Amr made the 2004 US Olympic Water Polo team for the Athens Olympics due in part to improvements in his strength, speed, and defensive play. After a disappointing 9–7 loss to Russia in the preliminary rounds, the US team lost 9–4 to Serbia Montenegro, ending their chances for a place in the quarterfinals, though Amr scored a goal.
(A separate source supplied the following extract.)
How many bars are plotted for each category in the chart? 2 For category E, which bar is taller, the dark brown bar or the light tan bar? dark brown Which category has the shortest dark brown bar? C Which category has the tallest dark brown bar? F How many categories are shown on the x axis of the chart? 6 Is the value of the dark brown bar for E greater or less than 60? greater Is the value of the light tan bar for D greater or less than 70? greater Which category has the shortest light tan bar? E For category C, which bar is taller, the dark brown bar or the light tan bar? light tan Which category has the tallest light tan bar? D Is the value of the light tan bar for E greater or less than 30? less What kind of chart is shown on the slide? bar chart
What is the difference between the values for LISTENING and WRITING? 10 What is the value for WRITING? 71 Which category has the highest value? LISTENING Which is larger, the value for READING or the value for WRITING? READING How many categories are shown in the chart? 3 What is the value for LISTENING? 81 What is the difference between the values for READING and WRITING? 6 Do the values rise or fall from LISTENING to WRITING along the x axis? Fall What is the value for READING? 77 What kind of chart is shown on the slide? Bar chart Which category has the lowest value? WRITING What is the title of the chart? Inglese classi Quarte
At the tournament's end, the US team placed seventh overall under Head Coach Ratko Rudić. Pre-Olympic favorites Hungary earned the gold, Serbia and Montenegro won the silver, and the Russian Federation took the bronze medal.

In international competition, having clearly recovered from his 2000 knee injury, Amr played in the 2003 Pan American Water Polo Team competition at the Pan American games that won the gold medal in Santo Domingo in 2003.

In service to the community, Amr founded the Alliance for Diversity and Equity, for athletes who associated with the Black, Indigenous, and People of Color (BIPOC) minority community.

==Honors==
IN September, 1997, in his collegiate Senior year, Amr was a recipient of the Arthur Ashe Jr. Sports Scholar Award.

==Careers==
After the Olympics, Amr coached the MIT Men's Water Polo team during the 2004 season while finishing his medical degree at Harvard.

Beginning in 2020, Amr served as an emergency room physician with practices in Orange County and Stockton, California.